Objetivo A — Nas linhas fornecidas abaixo, reúna cada linha que contenha a palavra "list", respeitando a diferença entre maiúsculas e minúsculas.

Trecho para leitura —

Este dar-Se a Si mesmo, o entregar-Se de Jesus
e sua ordem ao final da ceia: “Este cálice é a nova aliança em meu sangue.
Todas as vezes que dele beberdes fazei isto em minha memória” (1Cor 11, 25b);
evidenciam que aquilo que a Igreja celebra na missa não é a última ceia, mas
sim o que o Senhor, durante a Última Ceia, instituiu e confiou à Igreja;
celebramos o memorial da sua morte sacrifical, pois, sabemos da sua
ressurreição. Jesus dá aos discípulos o seu corpo e o seu sangue como dom da
ressurreição.
Momentos fundamentais de Jesus, que mudam a
história da humanidade, são vividos naquela mesma sala antes da Ceia; primeiro
Jesus assume a condição de servo, de escravo: “levantou-se da mesa, tirou o
manto, pegou uma toalha e amarrou-a na cintura. Derramou água numa bacia e
começou a lavar os pés dos discípulos, enxugando-os com a toalha que estava
cingido.” (Jo 13, 4-5); este é o sentido salvífico do seu serviço, Ele
despoja-Se do seu esplendor divino, ajoelha-se diante de nós, lava e enxuga
nossos pés sujos, para que possamos participar do grande banquete do Senhor.
Outro momento fundamental daquela quinta-feira
reside nos discursos de despedida, que atingem o seu clímax na oração
sacerdotal, Jesus fala da sua saída do Pai e de seu regresso a Ele. O sair é a
descida até nós, não como declínio ou queda, mas como aproximação para nos
trazer o verdadeiramente divino, Jesus desce a nós por causa do Amor
incondicional de Deus pelos homens. E seu regresso para o Pai se faz com uma
novidade - Jesus agora, não regressa sozinho, Ele não abandona sua humanidade. Em
sua descida Ele assumiu a condição humana, viveu entre nós e nos amou até o
fim; no seu retorno ao Pai nos atrai a Ele (Jo 12,32), deixando o caminho
aberto para que todos nós passemos também um dia à vida gloriosa.
Porém, pouco adianta todo o comprometimento de
Jesus para conosco, esse Amor Ágape de Deus que entrega-Se na cruz por
intermédio de seu Filho amado, se não formos hoje capazes de viver nossas vidas
conforme o testamento de Jesus na Ceia da quinta-feira Santa. O mundo atual
vive sufocado pelo relativismo, pelo monetarismo e pelo interesse, somos uma
sociedade de troca e barganha; produtos e serviços são avaliados e trocados o
tempo todo, muitas vezes barganhamos também sentimentos, corpos e
relacionamentos. Um estudioso moderno certa vez declarou: “o amor é um fenômeno
marginal na sociedade contemporânea”.

Linhas fornecidas —
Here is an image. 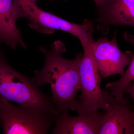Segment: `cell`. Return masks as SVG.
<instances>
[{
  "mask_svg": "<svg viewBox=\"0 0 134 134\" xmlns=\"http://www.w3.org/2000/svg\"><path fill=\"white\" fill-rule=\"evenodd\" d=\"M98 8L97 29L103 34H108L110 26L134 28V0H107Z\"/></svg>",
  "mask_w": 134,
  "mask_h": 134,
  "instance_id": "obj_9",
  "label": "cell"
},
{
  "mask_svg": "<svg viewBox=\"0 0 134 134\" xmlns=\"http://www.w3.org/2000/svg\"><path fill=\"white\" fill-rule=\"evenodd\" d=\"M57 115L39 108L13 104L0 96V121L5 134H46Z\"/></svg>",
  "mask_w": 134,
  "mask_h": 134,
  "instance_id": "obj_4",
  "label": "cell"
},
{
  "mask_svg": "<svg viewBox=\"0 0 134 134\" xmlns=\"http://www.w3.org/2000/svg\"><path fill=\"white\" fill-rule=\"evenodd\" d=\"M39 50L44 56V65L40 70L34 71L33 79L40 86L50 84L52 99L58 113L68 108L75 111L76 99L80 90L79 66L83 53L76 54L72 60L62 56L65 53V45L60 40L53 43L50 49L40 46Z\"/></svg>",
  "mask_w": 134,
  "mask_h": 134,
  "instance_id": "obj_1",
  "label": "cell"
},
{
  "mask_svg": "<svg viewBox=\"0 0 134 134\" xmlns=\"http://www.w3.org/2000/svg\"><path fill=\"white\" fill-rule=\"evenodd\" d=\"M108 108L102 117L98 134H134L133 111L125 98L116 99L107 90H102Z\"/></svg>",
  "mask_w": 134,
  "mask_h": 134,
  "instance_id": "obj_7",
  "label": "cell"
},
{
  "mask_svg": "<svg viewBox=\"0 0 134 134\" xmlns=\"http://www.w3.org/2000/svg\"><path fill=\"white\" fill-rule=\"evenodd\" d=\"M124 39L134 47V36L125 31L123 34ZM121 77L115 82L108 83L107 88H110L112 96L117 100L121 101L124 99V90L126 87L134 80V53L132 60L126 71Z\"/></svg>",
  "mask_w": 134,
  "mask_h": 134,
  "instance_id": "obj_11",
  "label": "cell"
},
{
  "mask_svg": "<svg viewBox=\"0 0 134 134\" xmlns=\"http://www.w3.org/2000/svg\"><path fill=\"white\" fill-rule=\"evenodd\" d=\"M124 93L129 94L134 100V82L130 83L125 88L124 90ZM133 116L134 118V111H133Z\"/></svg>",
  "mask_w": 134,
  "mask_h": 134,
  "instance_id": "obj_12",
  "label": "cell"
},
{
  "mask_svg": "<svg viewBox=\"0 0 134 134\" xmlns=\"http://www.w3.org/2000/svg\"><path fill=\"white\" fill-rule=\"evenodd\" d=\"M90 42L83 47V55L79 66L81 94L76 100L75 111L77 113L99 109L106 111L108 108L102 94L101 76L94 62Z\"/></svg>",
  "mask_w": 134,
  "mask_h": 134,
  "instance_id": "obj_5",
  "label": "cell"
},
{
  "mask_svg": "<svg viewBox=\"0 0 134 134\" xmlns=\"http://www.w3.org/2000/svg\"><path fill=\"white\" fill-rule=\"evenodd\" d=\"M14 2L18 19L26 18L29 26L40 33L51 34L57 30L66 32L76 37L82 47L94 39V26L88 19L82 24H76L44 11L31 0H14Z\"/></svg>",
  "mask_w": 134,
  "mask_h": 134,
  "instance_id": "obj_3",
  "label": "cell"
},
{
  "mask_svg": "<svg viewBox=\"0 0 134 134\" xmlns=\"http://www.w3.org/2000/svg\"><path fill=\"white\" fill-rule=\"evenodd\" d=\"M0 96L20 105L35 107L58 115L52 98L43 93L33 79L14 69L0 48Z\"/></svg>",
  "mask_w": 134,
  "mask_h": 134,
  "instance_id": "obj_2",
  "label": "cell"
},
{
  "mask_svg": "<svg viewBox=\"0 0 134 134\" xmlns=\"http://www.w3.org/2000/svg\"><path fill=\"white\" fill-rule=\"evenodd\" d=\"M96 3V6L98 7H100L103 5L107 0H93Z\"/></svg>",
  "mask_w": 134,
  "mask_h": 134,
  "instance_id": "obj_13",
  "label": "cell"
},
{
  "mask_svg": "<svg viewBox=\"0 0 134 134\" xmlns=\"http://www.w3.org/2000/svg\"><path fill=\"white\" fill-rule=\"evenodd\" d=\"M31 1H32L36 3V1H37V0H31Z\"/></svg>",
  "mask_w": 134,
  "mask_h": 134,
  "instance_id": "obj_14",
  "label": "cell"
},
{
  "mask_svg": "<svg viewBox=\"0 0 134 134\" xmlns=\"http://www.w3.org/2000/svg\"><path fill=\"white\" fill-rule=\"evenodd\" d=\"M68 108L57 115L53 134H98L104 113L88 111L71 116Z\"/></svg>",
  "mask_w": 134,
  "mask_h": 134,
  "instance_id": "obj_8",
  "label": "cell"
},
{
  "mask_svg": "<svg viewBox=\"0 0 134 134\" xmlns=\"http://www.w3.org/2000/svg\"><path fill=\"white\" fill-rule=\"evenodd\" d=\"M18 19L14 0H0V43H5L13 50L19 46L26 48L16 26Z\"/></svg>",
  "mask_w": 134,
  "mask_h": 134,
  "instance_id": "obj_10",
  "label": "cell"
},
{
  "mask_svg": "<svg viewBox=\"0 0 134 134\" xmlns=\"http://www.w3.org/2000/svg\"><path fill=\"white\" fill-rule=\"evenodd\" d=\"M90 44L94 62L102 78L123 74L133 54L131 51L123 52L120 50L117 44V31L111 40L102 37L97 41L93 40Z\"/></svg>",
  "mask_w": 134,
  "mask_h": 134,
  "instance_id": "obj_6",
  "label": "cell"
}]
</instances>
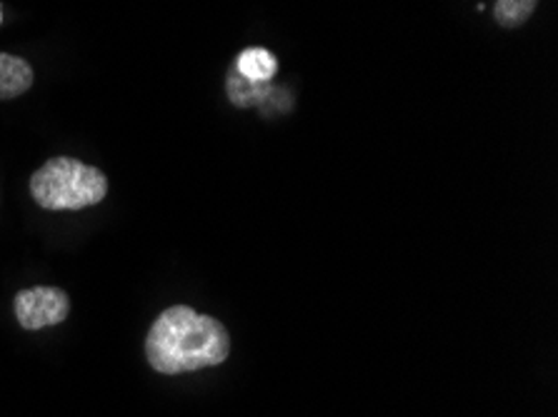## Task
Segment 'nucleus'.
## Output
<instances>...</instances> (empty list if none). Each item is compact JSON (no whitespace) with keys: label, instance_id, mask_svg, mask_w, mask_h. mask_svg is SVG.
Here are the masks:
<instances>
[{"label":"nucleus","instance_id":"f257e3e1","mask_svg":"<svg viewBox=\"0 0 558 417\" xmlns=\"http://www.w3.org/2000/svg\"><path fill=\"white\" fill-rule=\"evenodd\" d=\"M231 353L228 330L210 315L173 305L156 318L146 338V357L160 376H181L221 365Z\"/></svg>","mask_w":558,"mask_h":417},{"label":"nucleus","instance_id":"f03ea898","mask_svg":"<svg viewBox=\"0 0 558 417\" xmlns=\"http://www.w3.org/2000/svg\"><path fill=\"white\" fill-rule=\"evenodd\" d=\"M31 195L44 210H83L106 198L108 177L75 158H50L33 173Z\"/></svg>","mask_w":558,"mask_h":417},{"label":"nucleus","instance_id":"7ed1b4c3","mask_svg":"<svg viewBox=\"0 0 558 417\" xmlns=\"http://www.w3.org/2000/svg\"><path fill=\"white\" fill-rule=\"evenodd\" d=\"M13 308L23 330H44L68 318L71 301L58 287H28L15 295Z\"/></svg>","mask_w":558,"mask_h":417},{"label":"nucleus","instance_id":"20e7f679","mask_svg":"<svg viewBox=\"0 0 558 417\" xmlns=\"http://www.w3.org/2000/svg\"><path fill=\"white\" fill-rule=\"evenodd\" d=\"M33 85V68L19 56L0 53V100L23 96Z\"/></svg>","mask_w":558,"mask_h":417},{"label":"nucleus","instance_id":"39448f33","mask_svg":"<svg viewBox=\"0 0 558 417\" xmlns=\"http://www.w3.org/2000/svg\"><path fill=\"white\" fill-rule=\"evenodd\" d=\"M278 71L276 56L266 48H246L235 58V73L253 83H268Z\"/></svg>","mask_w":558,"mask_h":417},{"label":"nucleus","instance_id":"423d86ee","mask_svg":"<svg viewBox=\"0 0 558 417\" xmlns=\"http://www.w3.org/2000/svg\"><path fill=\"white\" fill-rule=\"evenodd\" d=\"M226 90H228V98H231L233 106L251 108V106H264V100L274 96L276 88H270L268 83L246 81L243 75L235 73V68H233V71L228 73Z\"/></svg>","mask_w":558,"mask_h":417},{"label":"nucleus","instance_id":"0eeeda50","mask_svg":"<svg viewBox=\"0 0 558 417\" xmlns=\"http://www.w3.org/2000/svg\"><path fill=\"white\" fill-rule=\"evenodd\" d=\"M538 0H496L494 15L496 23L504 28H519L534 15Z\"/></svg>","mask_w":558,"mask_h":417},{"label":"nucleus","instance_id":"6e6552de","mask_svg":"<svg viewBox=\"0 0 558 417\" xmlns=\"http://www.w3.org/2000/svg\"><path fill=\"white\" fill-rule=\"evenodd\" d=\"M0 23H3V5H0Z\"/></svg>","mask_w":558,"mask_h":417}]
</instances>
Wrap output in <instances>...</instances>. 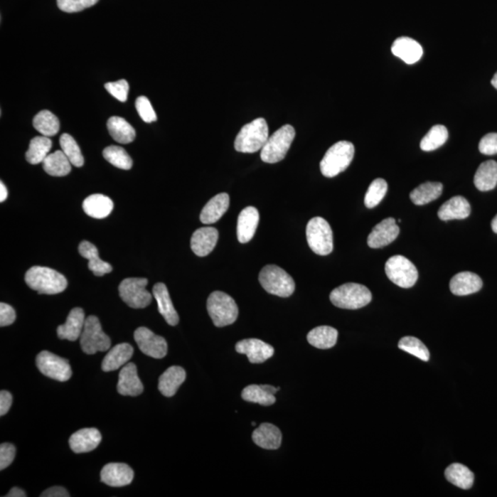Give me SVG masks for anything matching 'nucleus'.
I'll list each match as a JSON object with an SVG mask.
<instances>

Objetivo B —
Responda, com base no trecho sobre a Última Ceia:
(i) O que Jesus amarrou na cintura antes de lavar os pés dos discípulos?
(ii) Em que os discursos de despedida atingem o seu clímax?
(iii) Segundo o estudioso moderno citado, o que é o amor na sociedade contemporânea?

Resultado final A —
<instances>...</instances> (empty list if none). Each item is compact JSON (no whitespace) with keys: label, instance_id, mask_svg, mask_w, mask_h. mask_svg is SVG.
I'll list each match as a JSON object with an SVG mask.

Resultado final B —
(i) Uma toalha.
(ii) Na oração sacerdotal.
(iii) Um fenômeno marginal.